There’s a bit to unpack here so let’s look at at the lambda function first. Narwhals can translate a Pandas DataFrame to a Narwhals DataFrame with its from_native() function. After that initiating step, you’re free to use the Narwhals API (which is modeled on a subset of the Polars API) to do the necessary data transformation. In this case, we are getting the medians of the c and a columns and ending up with a one-row, two-column table.

The goal is to check that the median value of c is greater than the corresponding median of column a, so we set up columns= and value= parameters in that way within the col_vals_gt() validation method call.

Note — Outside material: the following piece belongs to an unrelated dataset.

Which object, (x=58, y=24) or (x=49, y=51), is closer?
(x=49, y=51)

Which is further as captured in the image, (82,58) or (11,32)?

Swapping in Different DataFrames Just in Time

Let’s now try to prepare the final validation scenario, checking that there are at least three instances of every categorical value in column f (which contains string values in the set of "low", "mid", and "high"). This time, we’ll prepare the transformed table (transformed by Polars expressions) outside of the Pointblank code. Then, we’ll plug in the data_transformed DataFrame with in lambda expression in pre=:

data_original = pb.load_dataset("small_table")
data_transformed = data_original.group_by("f").len(name="n")

v = (
    pb.Validate(
        data=pb.load_dataset("small_table"),
        tbl_name="small_table",
        label="Category counts",
    )
    .col_vals_ge(columns="n", value=3, pre=lambda x: data_transformed)
    .interrogate()
)

We can see from the validation report table that there are three test units. This corresponds to a row for each of the categorical value counts. From the report, we find that two of the three test units are passing test units (turns out there are only two instances of "mid" in column f).